Runner Pulse end Pulse 1min
1 173 120
2 175 115
3 174 122
4 183 123
5 181 125
6 180 140
7 170 108
8 182 133
9 188 134
10 178 121
11 181 130
12 183 126
13 185 128

The following was run in R:

Pulse_end <- c(173,175,174,183,181,180,170,182,188,178,181,183,185)
Pulse_1min <- c(120,115,122,123,125,140,108,133,134,121,130,126,128)
mean(Pulse_end)
[1] 179.5
mean(Pulse_1min)
[1] 125
sd(Pulse_end)
[1] 5.19
sd(Pulse_1min)
[1] 8.406
sd(Pulse_end-Pulse_1min)
[1] 5.768

a)

What is the 99% confidence interval for the mean pulse drop (meaning the drop during 1 minute from end of workout)?

  • We know that these samples are dependent(paired situation), so so we apply the one-sample theory (Method 3.9) on the differences in order to find CI
mean_diff <- mean(Pulse_end) - mean(Pulse_1min)

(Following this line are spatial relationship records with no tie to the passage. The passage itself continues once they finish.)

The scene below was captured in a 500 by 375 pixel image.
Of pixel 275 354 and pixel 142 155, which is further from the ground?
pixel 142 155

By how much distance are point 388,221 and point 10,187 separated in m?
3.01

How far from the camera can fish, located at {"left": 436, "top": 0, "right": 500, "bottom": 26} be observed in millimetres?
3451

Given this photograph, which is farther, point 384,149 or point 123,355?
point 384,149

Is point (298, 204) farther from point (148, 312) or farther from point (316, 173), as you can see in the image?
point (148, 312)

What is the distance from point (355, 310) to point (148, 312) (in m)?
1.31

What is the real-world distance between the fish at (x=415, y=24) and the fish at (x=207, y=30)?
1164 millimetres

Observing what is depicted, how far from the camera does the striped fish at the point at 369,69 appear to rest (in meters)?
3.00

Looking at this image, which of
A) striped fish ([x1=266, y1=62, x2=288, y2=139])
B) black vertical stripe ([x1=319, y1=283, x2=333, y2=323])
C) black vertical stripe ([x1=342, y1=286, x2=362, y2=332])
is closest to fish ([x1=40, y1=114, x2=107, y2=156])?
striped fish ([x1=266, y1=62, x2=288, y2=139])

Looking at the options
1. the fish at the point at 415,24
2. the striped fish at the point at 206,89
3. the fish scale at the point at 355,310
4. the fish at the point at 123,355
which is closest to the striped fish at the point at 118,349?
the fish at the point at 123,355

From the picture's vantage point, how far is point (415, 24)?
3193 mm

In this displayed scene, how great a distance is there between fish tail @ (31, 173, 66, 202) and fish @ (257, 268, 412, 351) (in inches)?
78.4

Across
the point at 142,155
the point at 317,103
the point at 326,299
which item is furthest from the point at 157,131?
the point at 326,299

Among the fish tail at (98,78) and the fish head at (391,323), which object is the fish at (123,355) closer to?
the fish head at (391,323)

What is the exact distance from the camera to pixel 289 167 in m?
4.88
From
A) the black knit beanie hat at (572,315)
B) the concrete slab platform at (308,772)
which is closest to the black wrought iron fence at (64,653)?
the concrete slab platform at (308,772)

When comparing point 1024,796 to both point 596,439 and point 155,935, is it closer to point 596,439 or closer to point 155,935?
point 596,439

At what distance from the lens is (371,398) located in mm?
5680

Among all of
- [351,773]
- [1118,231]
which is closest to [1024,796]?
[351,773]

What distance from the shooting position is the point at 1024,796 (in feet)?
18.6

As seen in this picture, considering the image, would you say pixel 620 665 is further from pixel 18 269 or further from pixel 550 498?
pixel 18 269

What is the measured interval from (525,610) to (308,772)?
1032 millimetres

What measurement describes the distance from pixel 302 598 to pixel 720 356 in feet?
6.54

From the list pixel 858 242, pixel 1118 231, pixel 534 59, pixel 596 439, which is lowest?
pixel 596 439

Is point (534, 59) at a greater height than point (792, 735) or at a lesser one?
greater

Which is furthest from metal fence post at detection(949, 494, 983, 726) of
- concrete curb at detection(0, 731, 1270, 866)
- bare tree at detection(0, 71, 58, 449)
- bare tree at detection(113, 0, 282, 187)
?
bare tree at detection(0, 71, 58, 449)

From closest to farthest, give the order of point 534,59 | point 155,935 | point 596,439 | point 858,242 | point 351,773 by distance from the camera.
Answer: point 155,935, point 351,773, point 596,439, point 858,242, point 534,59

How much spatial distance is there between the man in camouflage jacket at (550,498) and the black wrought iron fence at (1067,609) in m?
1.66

c(mean_diff - qt(1-0.01/2, df=12)*sd_diff/sqrt(13),
  mean_diff + qt(1-0.01/2, df=12)*sd_diff/sqrt(13))
49.57507 59.34801

b)

Consider now the 13 pulse end measurements (first row in the table). What is the 95% confidence interval for the standard deviation of these?

By method 3.19

\left[\sqrt{\frac{(n-1)s^2}{\chi_{1-0.05/2}^2}}, \sqrt{\frac{(n-1)s^2}{\chi_{0.05/2}^2}} \right] = [3.721662, 8.567283]
c(sqrt(12*var(Pulse_end)/qchisq(1-0.05/2, df=12)),     sqrt(12*var(Pulse_end)/qchisq(0.05/2, df=12))) 
[1] 3.721662 8.567283
  • So the answer is that we accept that \sigma\in[3.721662, 8.567283]

3.8 Foil production

In the production of a certain foil (film), the foil is controlled by measuring the thickness of the foil in a number of points distributed over the width of the foil. The production is considered stable if the mean of the difference between the maximum and minimum measurements does not exceed 0.35 mm. At a given day, the following random samples are observed for 10 foils:

Foil Max. in mm y_{max} Min. in mm y_{min} Max-Min(D)
1 2.62 2.14 0.48
2 2.71 2.39 0.32
3 2.18 1.86 0.32
4 2.25 1.92 0.33
5 2.72 2.33 0.39
6 2.34 2.00 0.34
7 2.63 2.25 0.38
8 1.86 1.50 0.36
9 2.84 2.27 0.57
10 2.93 2.37 0.56

The following statistics may potentially be used $$ \bar{y}{max} = 2.508, \bar{y}= 2.103, s_{y_{max}}=0.3373,\ s_{y_{min}}=0.2834, s_D=0.09664 $$

a)

What is a 95% confidence interval for the mean difference?

Answer: $$ [0.3358679, 0.4741321] $$

> c(2.508-2.103 - qt(1-0.05/2, df=9)*0.09664/sqrt(10),
    2.508-2.103 + qt(1-0.05/2, df=9)*0.09664/sqrt(10))
[1] 0.3358679 0.4741321

Note: The confidence interval contains those values of the mean difference that we believe in based on the data.

b)

How much evidence is there that the mean difference is different from 0.35? State the null hypothesis, t-statistic and p-value for this question.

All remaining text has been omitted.